# Problem to work on:
Rewrite the stretch of lines from the one containing "What amount of" through the one containing "As presented in", replacing "point" with "location" and leaving everything else unchanged. Return only those lines.

# Records provided:
■ ■ ■ ■ ■ ■ ■

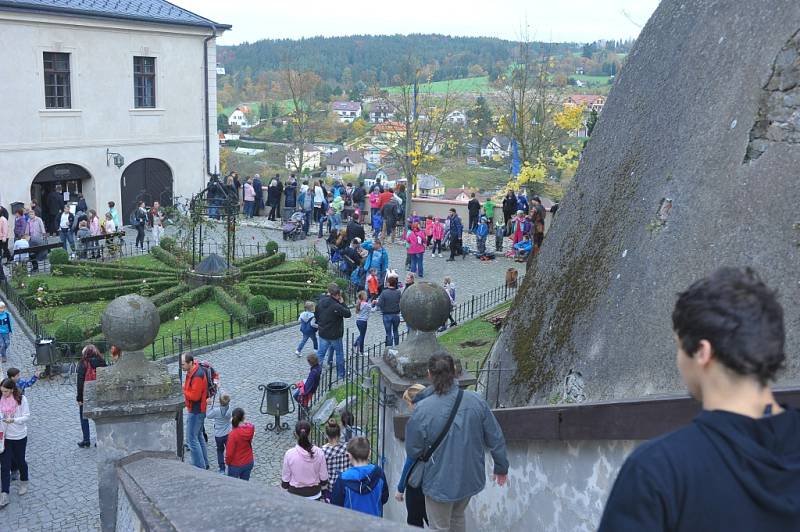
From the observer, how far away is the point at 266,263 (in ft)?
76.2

■ ■ ■ ■ ■ ■ ■

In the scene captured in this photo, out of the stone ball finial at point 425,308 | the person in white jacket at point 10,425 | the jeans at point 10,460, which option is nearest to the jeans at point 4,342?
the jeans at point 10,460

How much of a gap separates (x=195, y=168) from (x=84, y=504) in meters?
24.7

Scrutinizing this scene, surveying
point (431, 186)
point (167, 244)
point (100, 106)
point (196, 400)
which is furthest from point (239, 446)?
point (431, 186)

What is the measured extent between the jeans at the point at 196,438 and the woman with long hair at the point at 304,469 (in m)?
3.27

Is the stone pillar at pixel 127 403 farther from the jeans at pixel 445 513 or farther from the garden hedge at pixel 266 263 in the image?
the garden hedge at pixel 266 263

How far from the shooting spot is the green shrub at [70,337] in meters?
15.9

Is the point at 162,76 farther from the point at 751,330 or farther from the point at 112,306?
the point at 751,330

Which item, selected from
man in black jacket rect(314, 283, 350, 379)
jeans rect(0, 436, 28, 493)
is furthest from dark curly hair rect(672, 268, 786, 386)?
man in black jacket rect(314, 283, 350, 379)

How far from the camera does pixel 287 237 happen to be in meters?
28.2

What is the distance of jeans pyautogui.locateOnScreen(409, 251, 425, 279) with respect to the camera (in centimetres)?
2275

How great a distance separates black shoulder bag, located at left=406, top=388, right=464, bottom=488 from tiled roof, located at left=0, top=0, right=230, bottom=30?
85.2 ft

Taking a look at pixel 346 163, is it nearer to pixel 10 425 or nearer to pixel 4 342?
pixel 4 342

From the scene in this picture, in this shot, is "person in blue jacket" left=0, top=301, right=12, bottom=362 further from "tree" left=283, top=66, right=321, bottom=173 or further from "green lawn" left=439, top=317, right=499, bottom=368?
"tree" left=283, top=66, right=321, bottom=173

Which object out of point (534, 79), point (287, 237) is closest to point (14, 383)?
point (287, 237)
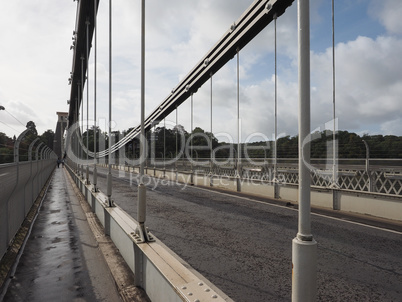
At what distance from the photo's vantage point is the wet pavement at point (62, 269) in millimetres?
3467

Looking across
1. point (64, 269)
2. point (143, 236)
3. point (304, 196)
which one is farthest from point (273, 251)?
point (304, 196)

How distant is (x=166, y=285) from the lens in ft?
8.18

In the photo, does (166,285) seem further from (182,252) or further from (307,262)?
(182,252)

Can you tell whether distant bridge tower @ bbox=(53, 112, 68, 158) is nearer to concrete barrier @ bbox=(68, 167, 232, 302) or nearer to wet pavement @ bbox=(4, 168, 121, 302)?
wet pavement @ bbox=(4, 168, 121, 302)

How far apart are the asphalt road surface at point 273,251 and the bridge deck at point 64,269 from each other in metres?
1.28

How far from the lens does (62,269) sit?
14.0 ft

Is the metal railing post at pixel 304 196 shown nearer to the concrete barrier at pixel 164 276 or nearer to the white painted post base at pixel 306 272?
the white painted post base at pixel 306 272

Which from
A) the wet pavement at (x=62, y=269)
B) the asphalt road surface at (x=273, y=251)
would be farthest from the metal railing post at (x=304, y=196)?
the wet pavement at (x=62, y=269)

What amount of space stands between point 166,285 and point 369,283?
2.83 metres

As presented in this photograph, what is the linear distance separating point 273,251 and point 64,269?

■ ■ ■ ■ ■ ■ ■

# Answer below:
What amount of space stands between location 166,285 and location 369,283?
2.83 metres

As presented in this photograph, what is the linear distance separating location 273,251 and location 64,269?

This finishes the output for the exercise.